*练习题目 1:*
从下面的条目中提取所有包含字符串“pocket”的行，区分大小写。

------------------------------

[Python]快速解析数据库视图XML配置获取数据库字段说明

在当前项目中,我收到数据库开发人员提供的XML视图文件,其中包含了表信息; 但这些信息混杂在大量的UI配置中,很难阅读,于是我决定用Python来编写一个简单的程序来进行 XML 解析,将所需的数据字段信息转换成CSV格式,再导入到Excel中(耗时2小时),有如下几点技术体会:

  1. Python中采用minidom进行解析时,其XML文件必须是UTF-8编码格式,否则会出错。在进行解析前要先进行编码转换工作;
  2. Python中的DOM节点Node值获取必须要用firstChild.nodeValue形式,不能直接用nodeValue来获取;
  3. Python中解析后的String值都是UTF-8格式,所以其File IO操作必须用codecs方式;
  4. Python编程时逐步从逐行解释方式过渡到OPP方式,这样虽然步骤比较多,但调试方便;

参考代码如下:

class dbviewxmladapter:
	"""
	"""

	def __init__(self):
		self._version = "0.1"
		self._path = "e:\\Temp\\Work"
		self._files = []
		self._lines = []

	def setPath( self, path ):
		self._path = path

	def addFile( self, filename ):
		self._files.append( filename )

	def getNodeValue( self, element, tagName ):
		return element.getElementsByTagName( tagName )[0].firstChild.nodeValue

	def getSubNodeValue( self, element, tagName ):
		subNode = element.getElementsByTagName( 'BizObjPropertyDBInfo' )[0]
		return subNode.getElementsByTagName( tagName )[0].firstChild.nodeValue

	def parseXml( self ):
		import xml.dom.minidom
		try:
			for file in self._files:
				filename = self._path + '\\' + file
				print filename
				f = open( filename )

------------------------------

*练习题目 2:*
根据上面这篇关于用Python解析XML视图文件的页面，回答下列问题：
(a) 作者编写这个程序耗时多久？
(b) 获取DOM节点的值必须采用什么形式？
(c) 在__init__方法中，self._version被设为什么值？

------------------------------

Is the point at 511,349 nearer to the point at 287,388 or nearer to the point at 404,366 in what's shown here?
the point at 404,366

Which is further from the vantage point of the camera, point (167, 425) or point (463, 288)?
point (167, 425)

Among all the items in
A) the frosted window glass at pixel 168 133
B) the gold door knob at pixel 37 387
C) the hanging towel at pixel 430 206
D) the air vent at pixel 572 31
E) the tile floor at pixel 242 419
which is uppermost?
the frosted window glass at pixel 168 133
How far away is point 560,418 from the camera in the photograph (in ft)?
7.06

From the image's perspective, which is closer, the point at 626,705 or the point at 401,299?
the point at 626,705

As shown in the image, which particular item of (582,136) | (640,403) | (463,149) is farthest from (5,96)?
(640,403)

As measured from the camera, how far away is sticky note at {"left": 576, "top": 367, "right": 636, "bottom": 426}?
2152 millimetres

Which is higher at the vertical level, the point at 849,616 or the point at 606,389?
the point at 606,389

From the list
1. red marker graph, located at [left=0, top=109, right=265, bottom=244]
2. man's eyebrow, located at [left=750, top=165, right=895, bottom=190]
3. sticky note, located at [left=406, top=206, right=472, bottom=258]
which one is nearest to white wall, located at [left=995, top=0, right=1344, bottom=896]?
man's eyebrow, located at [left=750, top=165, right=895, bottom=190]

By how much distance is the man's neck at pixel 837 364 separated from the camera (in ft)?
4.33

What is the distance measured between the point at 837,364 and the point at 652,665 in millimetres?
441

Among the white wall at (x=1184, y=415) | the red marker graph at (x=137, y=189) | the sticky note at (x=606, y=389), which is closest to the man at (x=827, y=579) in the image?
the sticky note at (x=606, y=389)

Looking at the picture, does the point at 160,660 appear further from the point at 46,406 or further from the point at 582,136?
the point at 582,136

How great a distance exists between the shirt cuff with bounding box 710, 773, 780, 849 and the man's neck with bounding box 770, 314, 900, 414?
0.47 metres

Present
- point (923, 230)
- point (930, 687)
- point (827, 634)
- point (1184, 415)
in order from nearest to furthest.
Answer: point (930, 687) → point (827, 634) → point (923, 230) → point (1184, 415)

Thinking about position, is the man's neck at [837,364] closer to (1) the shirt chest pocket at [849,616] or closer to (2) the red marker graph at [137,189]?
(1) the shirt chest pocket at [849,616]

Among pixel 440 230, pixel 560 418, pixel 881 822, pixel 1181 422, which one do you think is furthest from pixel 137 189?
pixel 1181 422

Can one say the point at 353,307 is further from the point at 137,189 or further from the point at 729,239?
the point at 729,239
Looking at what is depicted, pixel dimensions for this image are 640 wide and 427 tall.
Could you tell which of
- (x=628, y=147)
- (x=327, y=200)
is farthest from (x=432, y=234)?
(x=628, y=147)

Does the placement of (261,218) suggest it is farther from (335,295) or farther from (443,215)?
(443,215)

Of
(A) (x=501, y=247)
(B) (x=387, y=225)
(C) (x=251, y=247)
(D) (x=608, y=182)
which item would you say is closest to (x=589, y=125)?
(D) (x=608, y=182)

------------------------------

*练习答案 1:*
Thinking about position, is the man's neck at [837,364] closer to (1) the shirt chest pocket at [849,616] or closer to (2) the red marker graph at [137,189]?
(1) the shirt chest pocket at [849,616]

*练习答案 2:*
(a) 2小时
(b) firstChild.nodeValue
(c) "0.1"